> **Data in this exercise**:
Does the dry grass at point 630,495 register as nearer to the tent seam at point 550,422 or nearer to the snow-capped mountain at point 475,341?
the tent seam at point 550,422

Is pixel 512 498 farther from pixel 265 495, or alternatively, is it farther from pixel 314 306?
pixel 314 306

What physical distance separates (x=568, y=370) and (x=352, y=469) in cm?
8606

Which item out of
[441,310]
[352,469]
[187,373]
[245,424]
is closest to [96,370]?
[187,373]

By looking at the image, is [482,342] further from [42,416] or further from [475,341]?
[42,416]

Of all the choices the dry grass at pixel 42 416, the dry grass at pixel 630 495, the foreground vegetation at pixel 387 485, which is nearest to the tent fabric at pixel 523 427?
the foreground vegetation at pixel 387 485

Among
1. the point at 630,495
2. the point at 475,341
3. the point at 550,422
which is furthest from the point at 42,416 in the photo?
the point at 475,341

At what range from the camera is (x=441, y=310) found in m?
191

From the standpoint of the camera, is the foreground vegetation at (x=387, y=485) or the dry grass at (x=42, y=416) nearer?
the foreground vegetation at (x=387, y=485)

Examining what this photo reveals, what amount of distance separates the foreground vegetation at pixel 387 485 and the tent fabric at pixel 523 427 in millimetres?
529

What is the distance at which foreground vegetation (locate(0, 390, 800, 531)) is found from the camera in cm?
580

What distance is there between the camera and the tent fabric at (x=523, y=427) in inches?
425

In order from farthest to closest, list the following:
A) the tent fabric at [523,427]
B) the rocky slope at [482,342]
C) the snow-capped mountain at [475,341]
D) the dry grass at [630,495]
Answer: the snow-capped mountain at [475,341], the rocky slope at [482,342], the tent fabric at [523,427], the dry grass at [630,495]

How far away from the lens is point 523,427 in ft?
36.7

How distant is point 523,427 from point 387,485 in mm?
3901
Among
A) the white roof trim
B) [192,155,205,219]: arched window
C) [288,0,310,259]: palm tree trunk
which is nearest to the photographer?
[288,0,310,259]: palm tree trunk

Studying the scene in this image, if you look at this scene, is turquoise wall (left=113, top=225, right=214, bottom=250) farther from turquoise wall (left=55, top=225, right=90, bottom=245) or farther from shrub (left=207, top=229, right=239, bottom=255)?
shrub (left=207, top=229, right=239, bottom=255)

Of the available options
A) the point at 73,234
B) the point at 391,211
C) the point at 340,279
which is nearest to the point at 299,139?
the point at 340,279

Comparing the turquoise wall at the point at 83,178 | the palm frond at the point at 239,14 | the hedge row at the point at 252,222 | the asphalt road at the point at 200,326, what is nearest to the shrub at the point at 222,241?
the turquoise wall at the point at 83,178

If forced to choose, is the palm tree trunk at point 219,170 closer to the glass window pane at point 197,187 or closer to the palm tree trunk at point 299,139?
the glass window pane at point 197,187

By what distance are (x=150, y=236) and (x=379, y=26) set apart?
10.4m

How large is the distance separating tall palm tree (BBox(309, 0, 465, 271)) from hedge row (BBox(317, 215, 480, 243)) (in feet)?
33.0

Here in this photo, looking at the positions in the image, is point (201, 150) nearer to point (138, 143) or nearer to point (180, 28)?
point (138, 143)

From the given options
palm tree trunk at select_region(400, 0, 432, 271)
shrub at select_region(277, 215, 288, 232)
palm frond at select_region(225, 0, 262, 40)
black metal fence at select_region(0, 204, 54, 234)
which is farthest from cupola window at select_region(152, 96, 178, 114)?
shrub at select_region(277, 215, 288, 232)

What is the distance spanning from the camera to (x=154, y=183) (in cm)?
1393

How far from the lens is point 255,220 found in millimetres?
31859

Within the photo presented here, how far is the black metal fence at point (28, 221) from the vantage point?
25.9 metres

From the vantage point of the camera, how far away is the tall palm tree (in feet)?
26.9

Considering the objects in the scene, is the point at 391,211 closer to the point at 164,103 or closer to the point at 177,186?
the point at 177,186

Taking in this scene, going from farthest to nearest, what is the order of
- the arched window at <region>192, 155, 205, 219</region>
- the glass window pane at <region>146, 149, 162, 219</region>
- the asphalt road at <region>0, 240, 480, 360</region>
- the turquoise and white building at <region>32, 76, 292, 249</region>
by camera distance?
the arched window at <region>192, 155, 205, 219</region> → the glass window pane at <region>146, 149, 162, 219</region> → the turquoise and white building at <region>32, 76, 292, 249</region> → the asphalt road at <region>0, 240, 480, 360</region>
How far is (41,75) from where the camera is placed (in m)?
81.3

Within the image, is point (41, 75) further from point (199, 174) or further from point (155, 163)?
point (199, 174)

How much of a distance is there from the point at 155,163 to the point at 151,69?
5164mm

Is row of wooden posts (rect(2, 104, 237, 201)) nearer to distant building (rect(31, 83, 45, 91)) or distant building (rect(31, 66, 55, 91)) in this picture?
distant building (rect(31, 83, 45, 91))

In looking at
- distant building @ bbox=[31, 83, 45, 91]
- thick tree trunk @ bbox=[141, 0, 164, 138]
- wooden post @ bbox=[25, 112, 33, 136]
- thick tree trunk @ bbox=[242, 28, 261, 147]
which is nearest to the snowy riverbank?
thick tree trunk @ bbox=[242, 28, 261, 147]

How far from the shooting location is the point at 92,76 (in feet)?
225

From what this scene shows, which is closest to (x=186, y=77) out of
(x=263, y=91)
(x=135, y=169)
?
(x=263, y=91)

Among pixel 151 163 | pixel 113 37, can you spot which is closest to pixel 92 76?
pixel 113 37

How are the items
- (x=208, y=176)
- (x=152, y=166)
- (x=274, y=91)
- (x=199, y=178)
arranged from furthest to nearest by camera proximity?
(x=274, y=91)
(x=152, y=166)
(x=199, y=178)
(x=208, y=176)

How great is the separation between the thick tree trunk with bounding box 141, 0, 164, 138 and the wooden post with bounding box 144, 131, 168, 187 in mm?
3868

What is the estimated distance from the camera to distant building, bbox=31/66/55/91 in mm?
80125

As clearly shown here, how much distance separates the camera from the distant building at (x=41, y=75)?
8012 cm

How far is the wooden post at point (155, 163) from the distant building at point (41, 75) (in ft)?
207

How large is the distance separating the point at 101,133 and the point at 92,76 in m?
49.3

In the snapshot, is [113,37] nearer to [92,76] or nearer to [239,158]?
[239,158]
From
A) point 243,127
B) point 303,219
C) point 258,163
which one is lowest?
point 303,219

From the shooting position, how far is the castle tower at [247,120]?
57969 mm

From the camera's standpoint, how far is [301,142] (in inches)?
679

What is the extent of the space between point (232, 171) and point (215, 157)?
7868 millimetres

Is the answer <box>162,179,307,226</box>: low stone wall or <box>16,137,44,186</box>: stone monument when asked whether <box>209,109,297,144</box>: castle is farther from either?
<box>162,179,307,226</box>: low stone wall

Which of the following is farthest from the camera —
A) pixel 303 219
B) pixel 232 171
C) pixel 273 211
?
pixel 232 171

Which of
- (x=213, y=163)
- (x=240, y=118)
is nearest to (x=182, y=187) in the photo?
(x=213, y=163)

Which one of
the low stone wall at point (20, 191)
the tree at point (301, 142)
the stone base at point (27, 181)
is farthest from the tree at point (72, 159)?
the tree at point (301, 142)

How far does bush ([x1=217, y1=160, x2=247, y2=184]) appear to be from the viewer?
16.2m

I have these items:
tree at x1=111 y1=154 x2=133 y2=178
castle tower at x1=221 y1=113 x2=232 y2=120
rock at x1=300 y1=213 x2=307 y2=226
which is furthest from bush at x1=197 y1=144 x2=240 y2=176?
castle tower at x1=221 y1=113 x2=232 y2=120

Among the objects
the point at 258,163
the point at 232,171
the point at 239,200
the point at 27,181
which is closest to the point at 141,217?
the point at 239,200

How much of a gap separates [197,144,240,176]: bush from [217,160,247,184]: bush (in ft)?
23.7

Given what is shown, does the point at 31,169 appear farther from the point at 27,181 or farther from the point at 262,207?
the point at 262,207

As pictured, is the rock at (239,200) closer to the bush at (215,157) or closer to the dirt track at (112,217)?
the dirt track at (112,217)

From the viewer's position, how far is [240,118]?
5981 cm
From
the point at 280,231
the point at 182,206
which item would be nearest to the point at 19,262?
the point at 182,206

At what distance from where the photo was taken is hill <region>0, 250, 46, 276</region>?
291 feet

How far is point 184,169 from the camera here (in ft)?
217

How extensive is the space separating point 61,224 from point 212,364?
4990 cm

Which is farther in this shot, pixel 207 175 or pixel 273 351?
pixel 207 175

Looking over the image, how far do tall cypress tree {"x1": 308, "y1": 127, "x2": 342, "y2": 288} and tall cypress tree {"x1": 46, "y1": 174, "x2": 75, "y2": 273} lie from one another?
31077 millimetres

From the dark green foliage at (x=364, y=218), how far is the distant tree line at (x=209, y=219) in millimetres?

> **Do this**:
Starting at the line that contains "How much of a gap" and continuing through the last line of the records, give each line as a numbered list, leaving out blank lines.

> **The reply**:
1. How much of a gap separates [197,144,240,176]: bush from [217,160,247,184]: bush (in ft)?
2. 23.7
3. Given what is shown, does the point at 31,169 appear farther from the point at 27,181 or farther from the point at 262,207?
4. the point at 262,207
5. As pictured, is the rock at (239,200) closer to the bush at (215,157) or closer to the dirt track at (112,217)?
6. the dirt track at (112,217)
7. From the viewer's position, how far is [240,118]?
8. 5981 cm
9. From
10. the point at 280,231
11. the point at 182,206
12. which item would be nearest to the point at 19,262?
13. the point at 182,206
14. At what distance from where the photo was taken is hill <region>0, 250, 46, 276</region>?
15. 291 feet
16. How far is point 184,169 from the camera here (in ft)?
17. 217
18. How extensive is the space separating point 61,224 from point 212,364?
19. 4990 cm
20. Which is farther in this shot, pixel 207 175 or pixel 273 351?
21. pixel 207 175
22. Looking over the image, how far do tall cypress tree {"x1": 308, "y1": 127, "x2": 342, "y2": 288} and tall cypress tree {"x1": 46, "y1": 174, "x2": 75, "y2": 273} lie from one another?
23. 31077 millimetres
24. From the dark green foliage at (x=364, y=218), how far is the distant tree line at (x=209, y=219) in millimetres?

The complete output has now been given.